**Work to be completed**
Filter the material below so that only lines containing "right" remain.

------------------------

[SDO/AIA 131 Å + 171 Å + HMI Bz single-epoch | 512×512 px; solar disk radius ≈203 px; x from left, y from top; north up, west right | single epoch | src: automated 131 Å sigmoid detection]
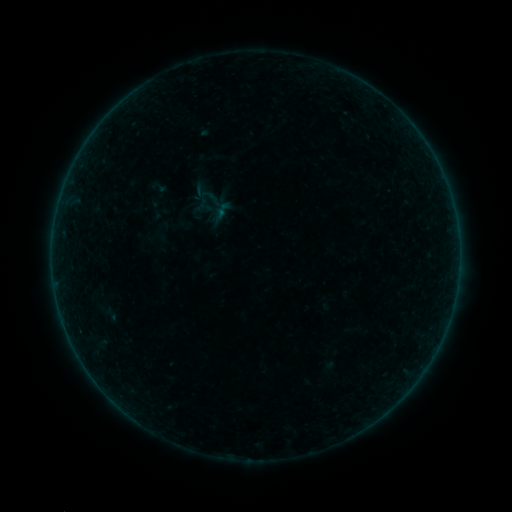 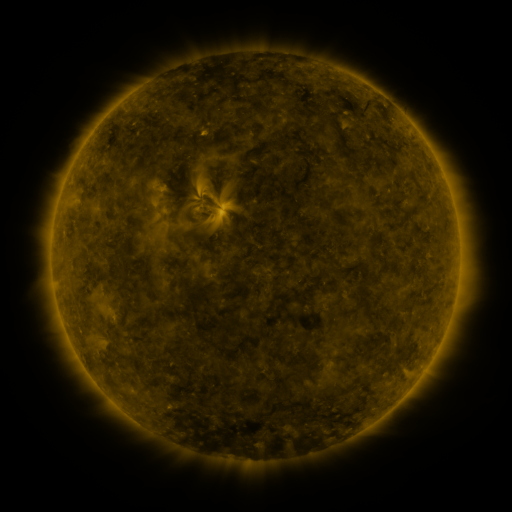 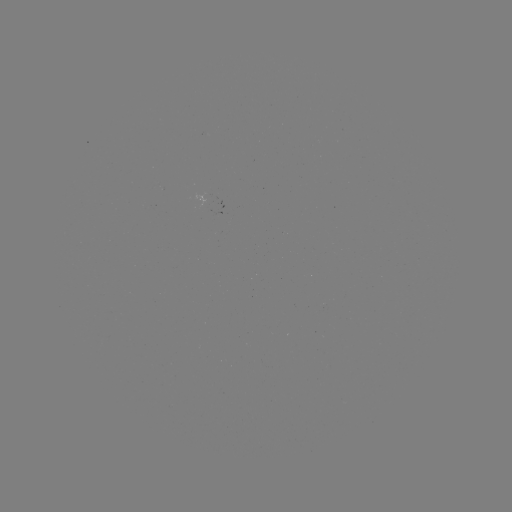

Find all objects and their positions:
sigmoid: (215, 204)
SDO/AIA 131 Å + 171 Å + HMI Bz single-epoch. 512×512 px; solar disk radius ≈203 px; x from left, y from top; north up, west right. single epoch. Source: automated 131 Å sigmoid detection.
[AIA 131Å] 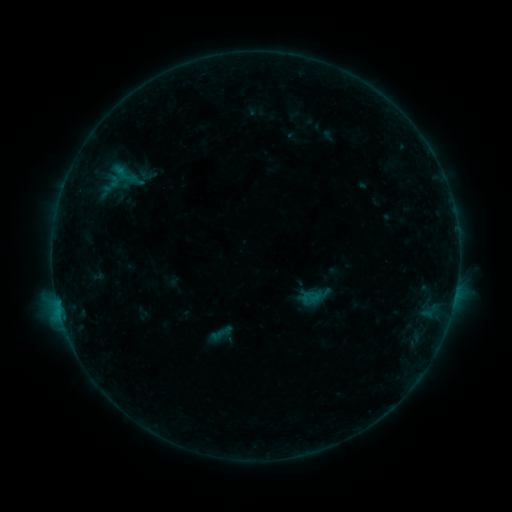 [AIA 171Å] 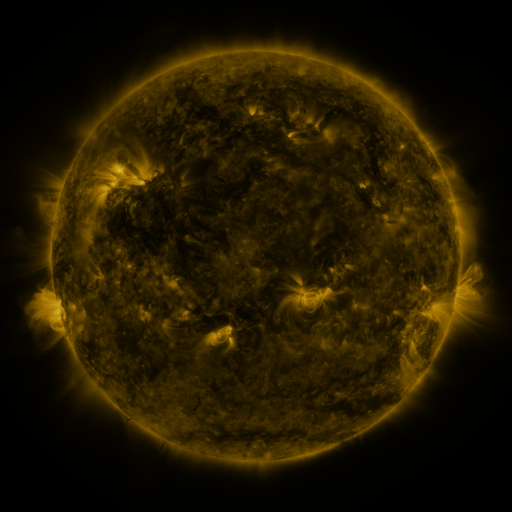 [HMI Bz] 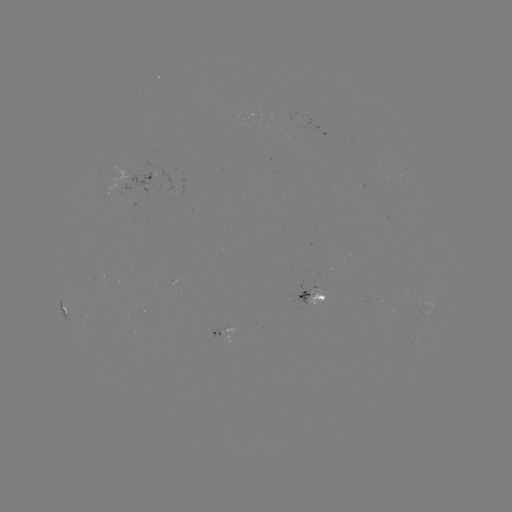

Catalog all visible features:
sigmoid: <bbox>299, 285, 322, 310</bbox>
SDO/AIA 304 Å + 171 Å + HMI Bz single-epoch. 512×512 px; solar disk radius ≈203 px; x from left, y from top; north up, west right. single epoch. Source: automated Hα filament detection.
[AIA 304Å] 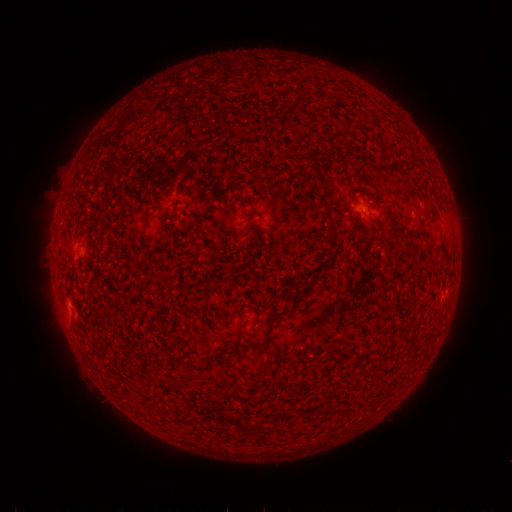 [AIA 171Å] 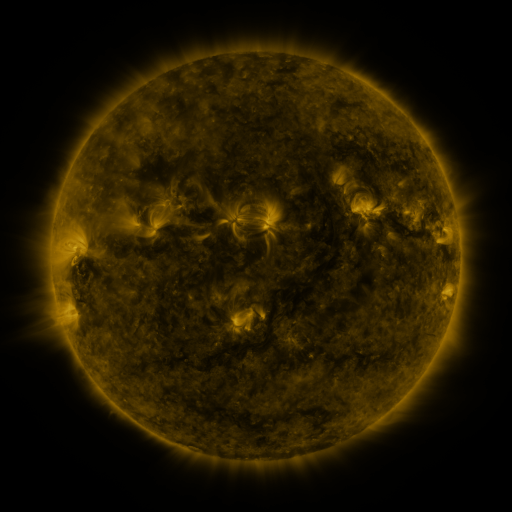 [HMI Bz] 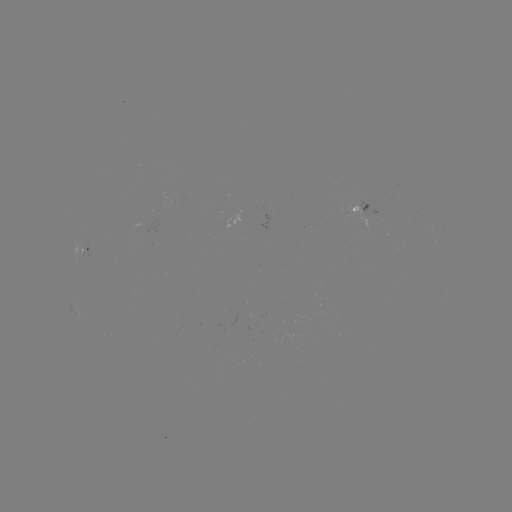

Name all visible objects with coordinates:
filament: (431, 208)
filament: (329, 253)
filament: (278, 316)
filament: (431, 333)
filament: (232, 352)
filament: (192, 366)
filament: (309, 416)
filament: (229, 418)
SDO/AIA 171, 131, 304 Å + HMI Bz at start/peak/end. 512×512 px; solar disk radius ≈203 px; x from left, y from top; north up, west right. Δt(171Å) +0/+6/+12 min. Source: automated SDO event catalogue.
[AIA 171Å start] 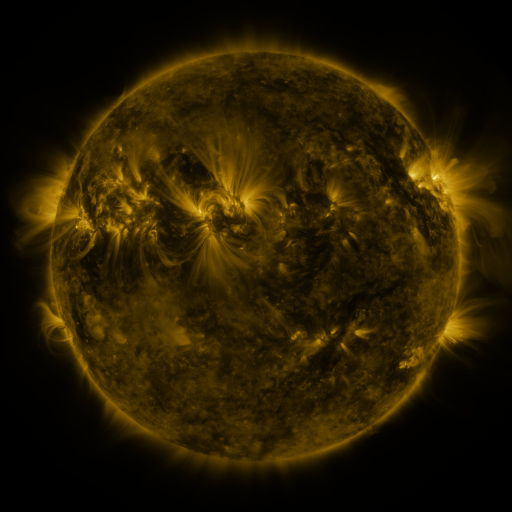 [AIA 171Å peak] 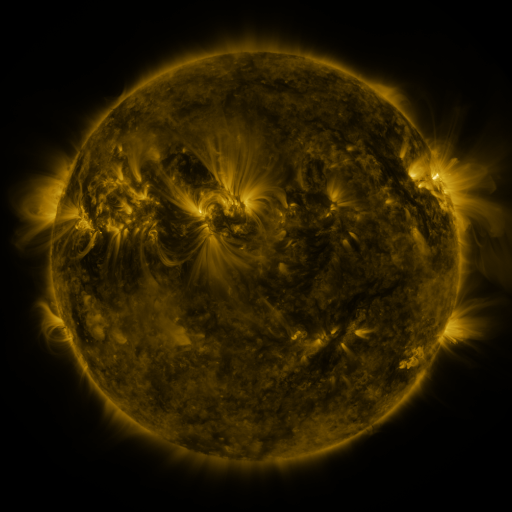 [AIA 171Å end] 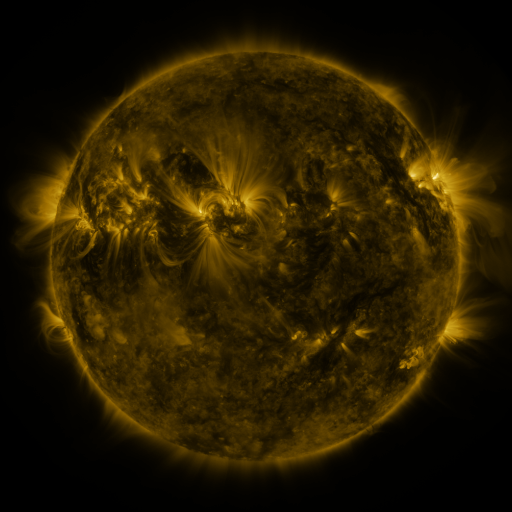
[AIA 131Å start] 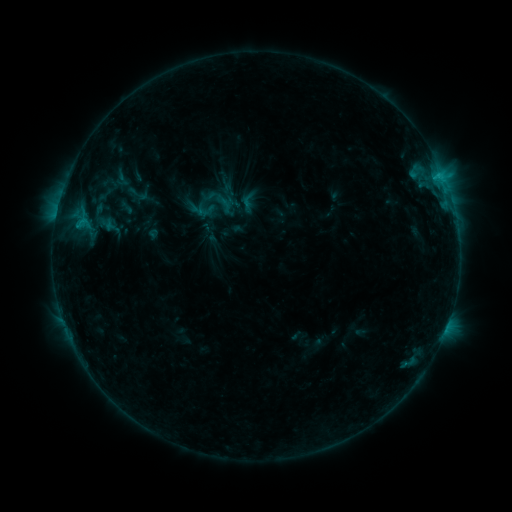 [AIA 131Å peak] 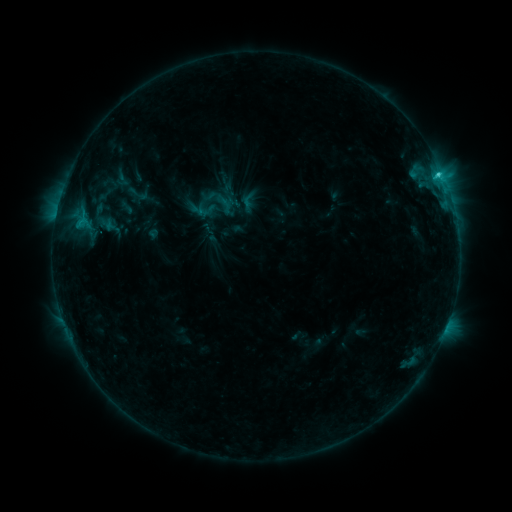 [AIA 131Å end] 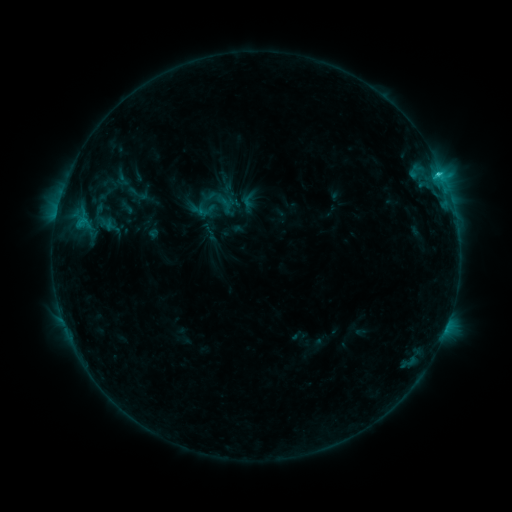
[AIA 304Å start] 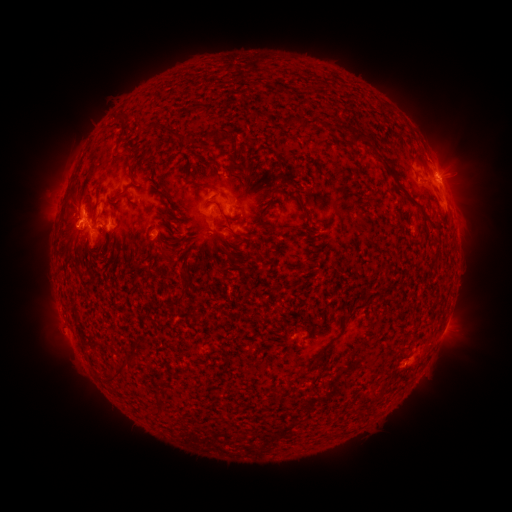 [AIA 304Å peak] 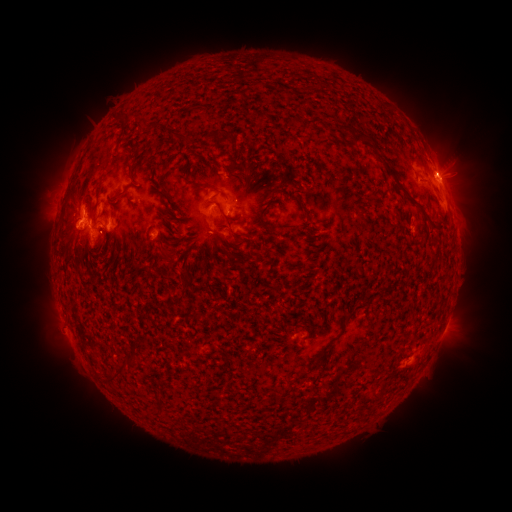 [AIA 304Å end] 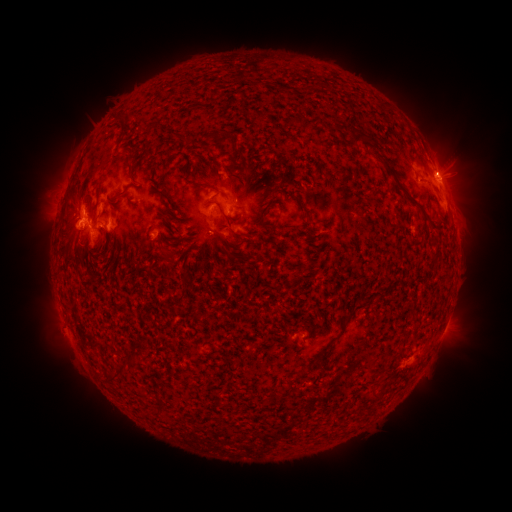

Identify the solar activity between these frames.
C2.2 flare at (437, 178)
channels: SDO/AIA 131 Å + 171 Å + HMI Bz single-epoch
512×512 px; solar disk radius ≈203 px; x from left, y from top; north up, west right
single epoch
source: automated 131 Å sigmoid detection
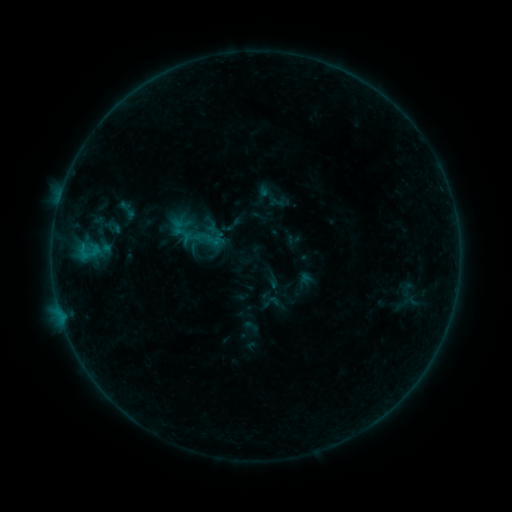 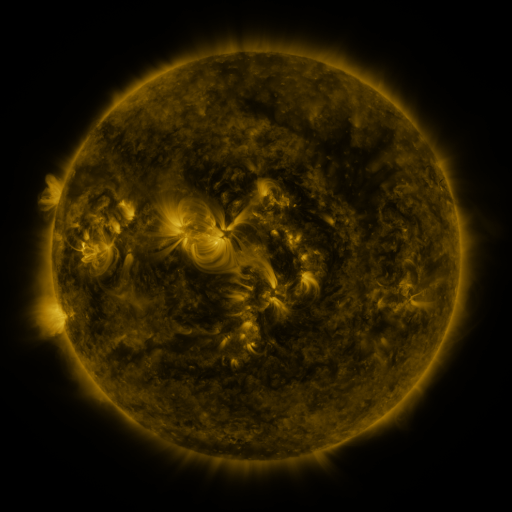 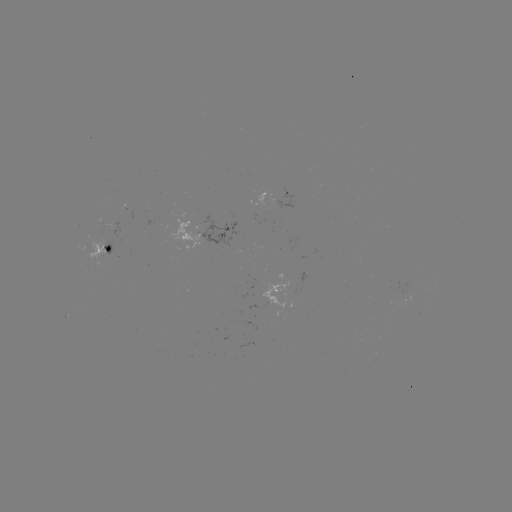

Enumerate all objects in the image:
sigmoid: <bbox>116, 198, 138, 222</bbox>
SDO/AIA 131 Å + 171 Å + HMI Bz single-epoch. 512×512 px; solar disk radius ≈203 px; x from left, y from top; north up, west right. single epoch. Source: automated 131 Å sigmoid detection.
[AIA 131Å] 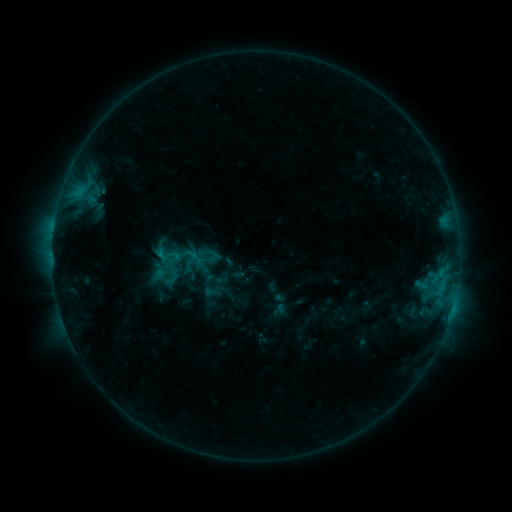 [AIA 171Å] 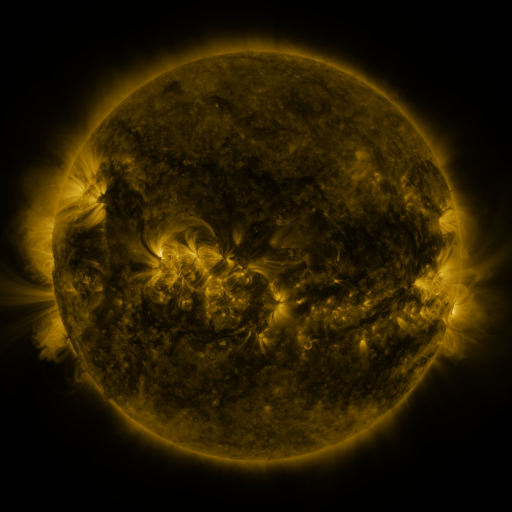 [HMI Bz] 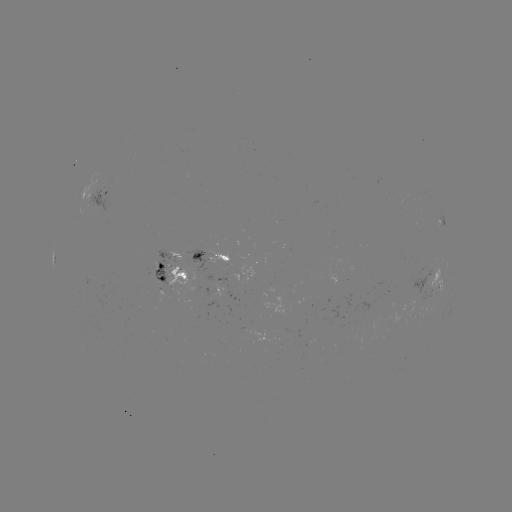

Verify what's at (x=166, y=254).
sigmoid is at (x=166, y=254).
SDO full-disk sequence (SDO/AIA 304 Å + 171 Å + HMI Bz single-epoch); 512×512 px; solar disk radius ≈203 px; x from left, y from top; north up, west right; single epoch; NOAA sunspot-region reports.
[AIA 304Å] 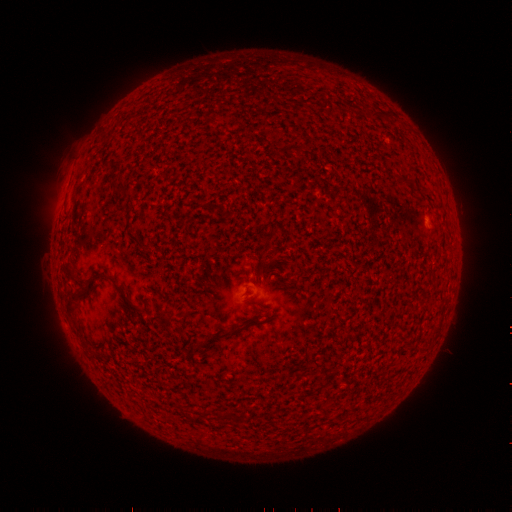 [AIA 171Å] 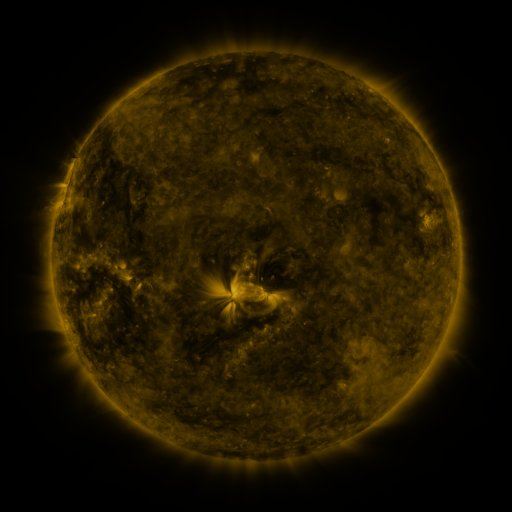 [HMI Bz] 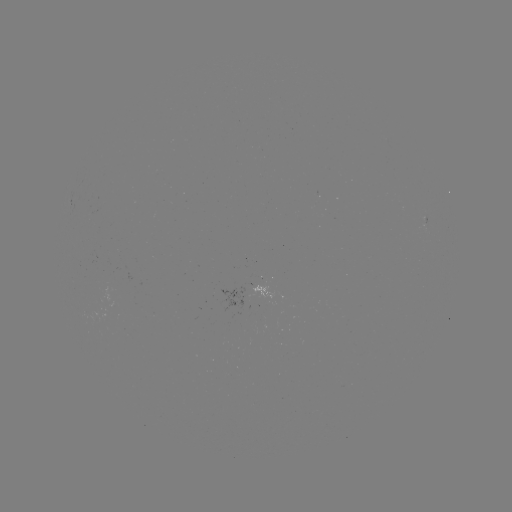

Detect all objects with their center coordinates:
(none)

------------------------

**Your solution**
[SDO/AIA 131 Å + 171 Å + HMI Bz single-epoch | 512×512 px; solar disk radius ≈203 px; x from left, y from top; north up, west right | single epoch | src: automated 131 Å sigmoid detection]
SDO/AIA 131 Å + 171 Å + HMI Bz single-epoch. 512×512 px; solar disk radius ≈203 px; x from left, y from top; north up, west right. single epoch. Source: automated 131 Å sigmoid detection.
SDO/AIA 304 Å + 171 Å + HMI Bz single-epoch. 512×512 px; solar disk radius ≈203 px; x from left, y from top; north up, west right. single epoch. Source: automated Hα filament detection.
SDO/AIA 171, 131, 304 Å + HMI Bz at start/peak/end. 512×512 px; solar disk radius ≈203 px; x from left, y from top; north up, west right. Δt(171Å) +0/+6/+12 min. Source: automated SDO event catalogue.
512×512 px; solar disk radius ≈203 px; x from left, y from top; north up, west right
SDO/AIA 131 Å + 171 Å + HMI Bz single-epoch. 512×512 px; solar disk radius ≈203 px; x from left, y from top; north up, west right. single epoch. Source: automated 131 Å sigmoid detection.
SDO full-disk sequence (SDO/AIA 304 Å + 171 Å + HMI Bz single-epoch); 512×512 px; solar disk radius ≈203 px; x from left, y from top; north up, west right; single epoch; NOAA sunspot-region reports.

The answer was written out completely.